Data from a collection

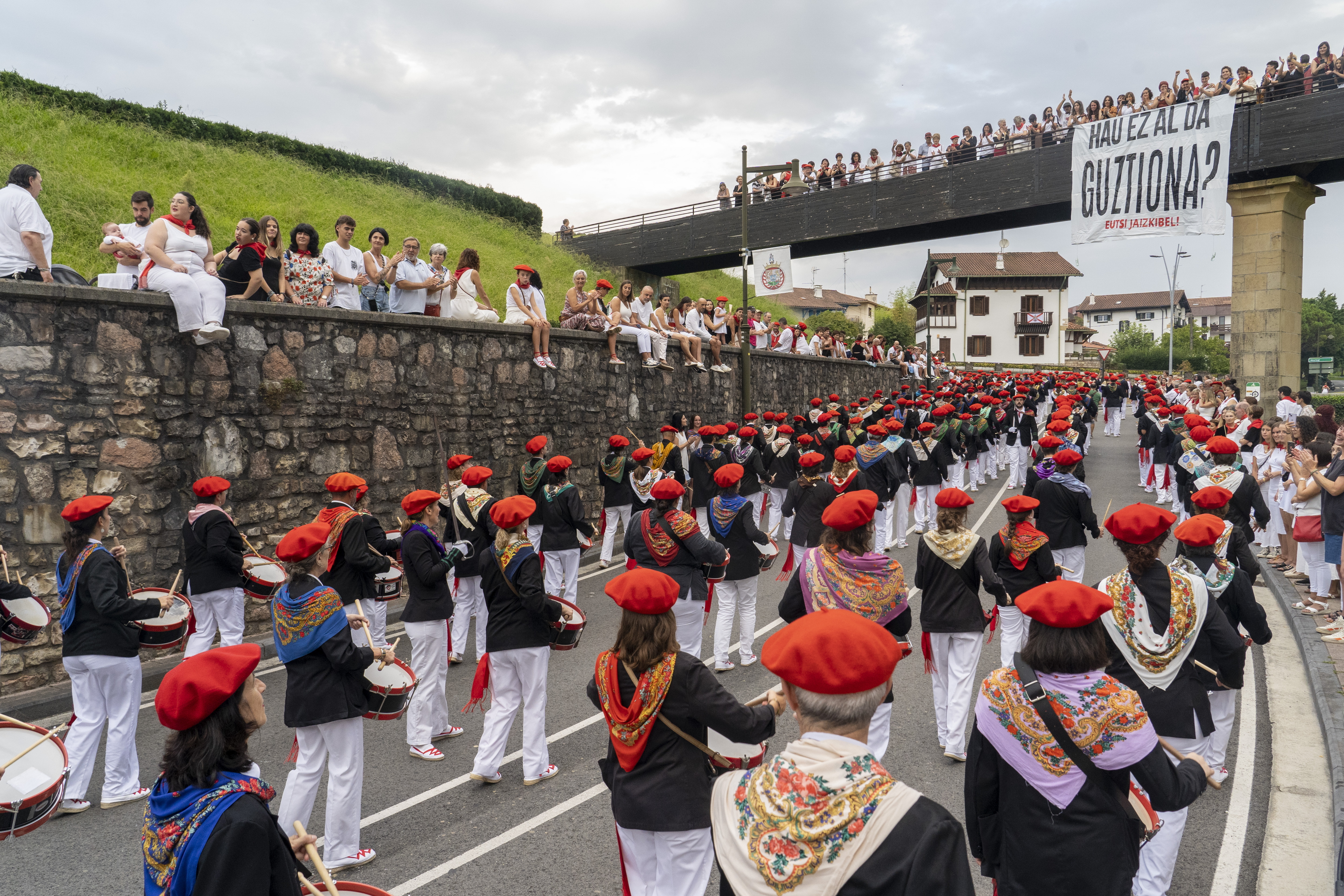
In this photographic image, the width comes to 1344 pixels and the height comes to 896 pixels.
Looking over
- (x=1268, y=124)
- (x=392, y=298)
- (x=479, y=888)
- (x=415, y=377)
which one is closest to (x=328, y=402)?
(x=415, y=377)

→ Required task: Reproduce every line of the data above, with the request text included and the picture omitted, after adding 66 to each coordinate value in the answer.

→ Answer to this task:
In this photographic image, the width comes to 1344 pixels and the height comes to 896 pixels.
Looking over
- (x=1268, y=124)
- (x=392, y=298)
- (x=479, y=888)
- (x=415, y=377)
which one is closest to (x=328, y=402)?
(x=481, y=443)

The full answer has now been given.